The increase is a direct result of the aggressive drilling activities planned for 2011, FX said.
This year, the company plans on drilling one well in its Kutno concession, up to three wells in its Warsaw South concession and up to three more wells in its PGNiG's Fences concession - all in Poland. The operations form part of the company's two year program to test a number of high potential targets.
In the US, FX has initiated a program to assess the Bakken shale oil potential in its Montana properties.
Drilling expenditures are expected to make up more than half of the budget in 2011, with seismic making up one third, and production facilities accounting for the remainder. Seismic will focus on the Fences and Warsaw South concessions, but will also cover the Northwest, Edge and Block 246 concessions, with a view toward possible drilling in 2012, FX said.

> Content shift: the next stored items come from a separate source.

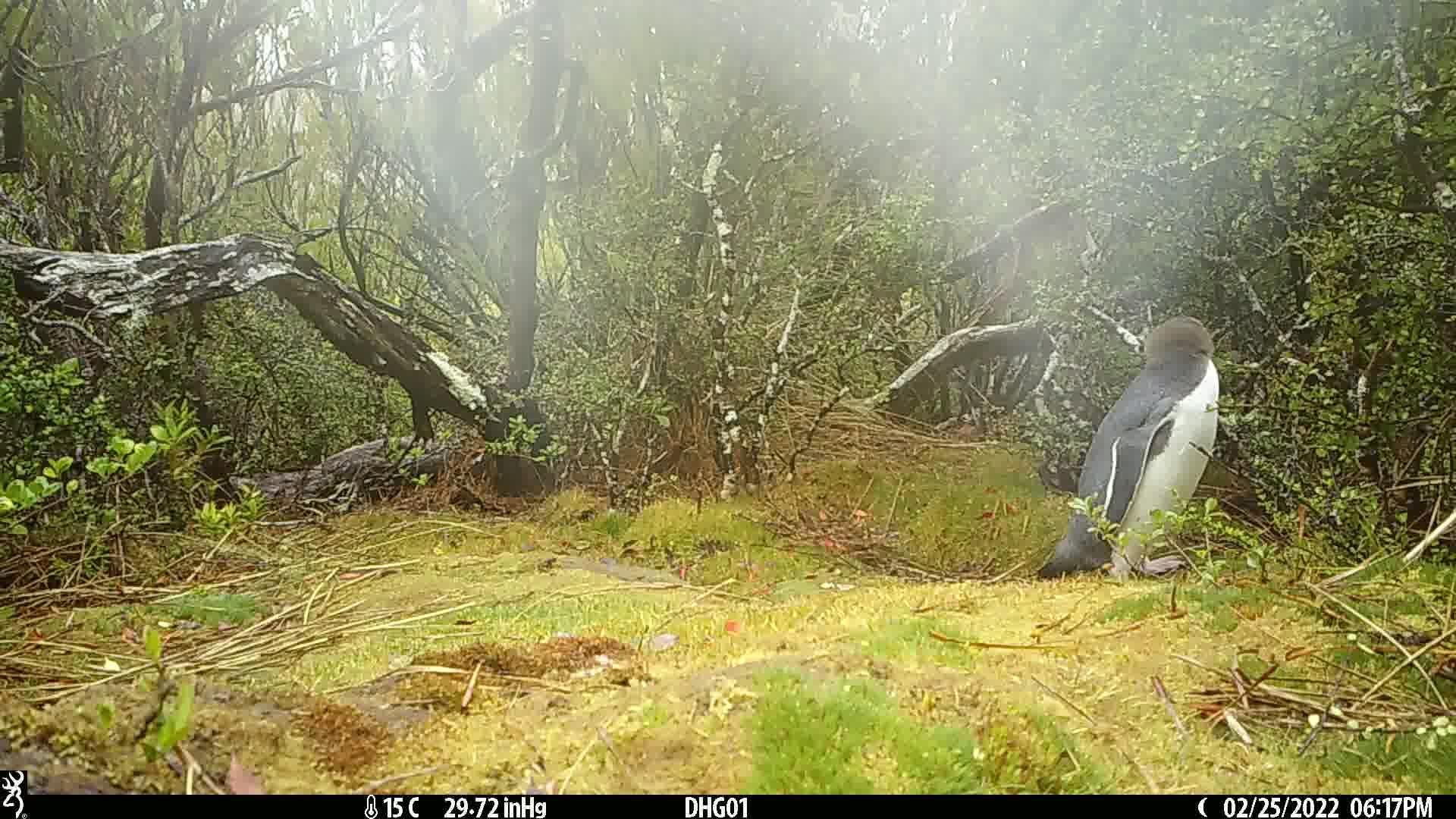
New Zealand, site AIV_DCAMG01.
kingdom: Animalia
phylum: Chordata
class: Aves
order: Sphenisciformes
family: Spheniscidae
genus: Megadyptes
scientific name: Megadyptes antipodes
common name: yellow-eyed penguin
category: yellow eyed penguin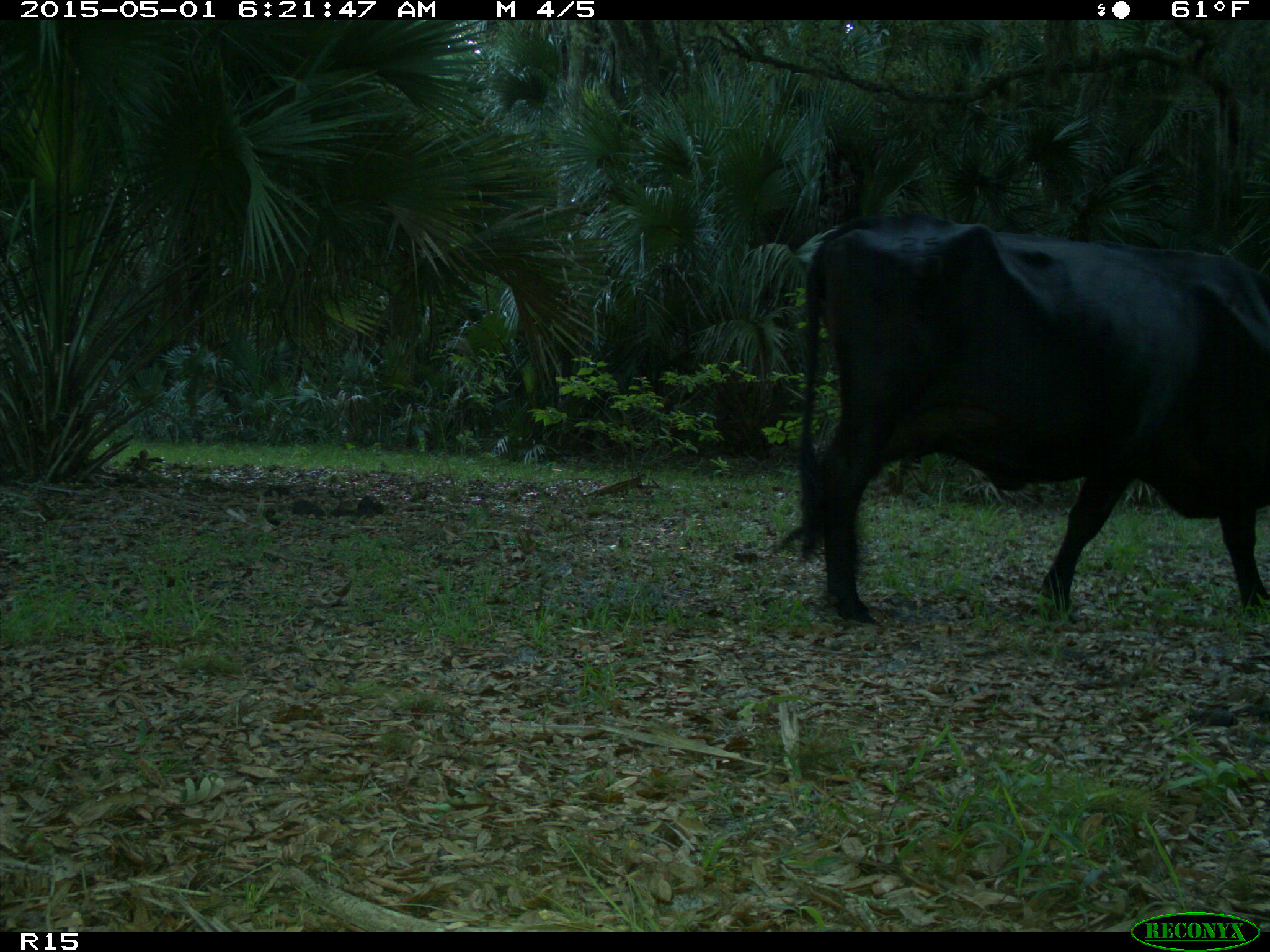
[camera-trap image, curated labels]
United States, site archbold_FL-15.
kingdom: Animalia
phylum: Chordata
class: Mammalia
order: Artiodactyla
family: Bovidae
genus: Bos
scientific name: Bos taurus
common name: domestic cow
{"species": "Bos taurus (domestic cow)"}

Looking ahead, the company expects to equal or exceed this year's budget in 2012, with the Fences concession its primary focus.
"It is critically important that we increase the momentum of our conventional exploration while we still have first-mover advantage among foreign companies. There are a number of conventional plays yet to be drilled in Poland and in our acreage," said president and CEO David Pierce.
With operations in both the US and Poland, FX's main exploration activity is focused on Poland's Permian Basin, where the gas-bearing Rotliegend sandstone is a direct analog to the Southern Gas Basin in offshore England. The company's shares rallied nearly 5.5% on Wednesday to trade at $7.57 as of 10:28am EST.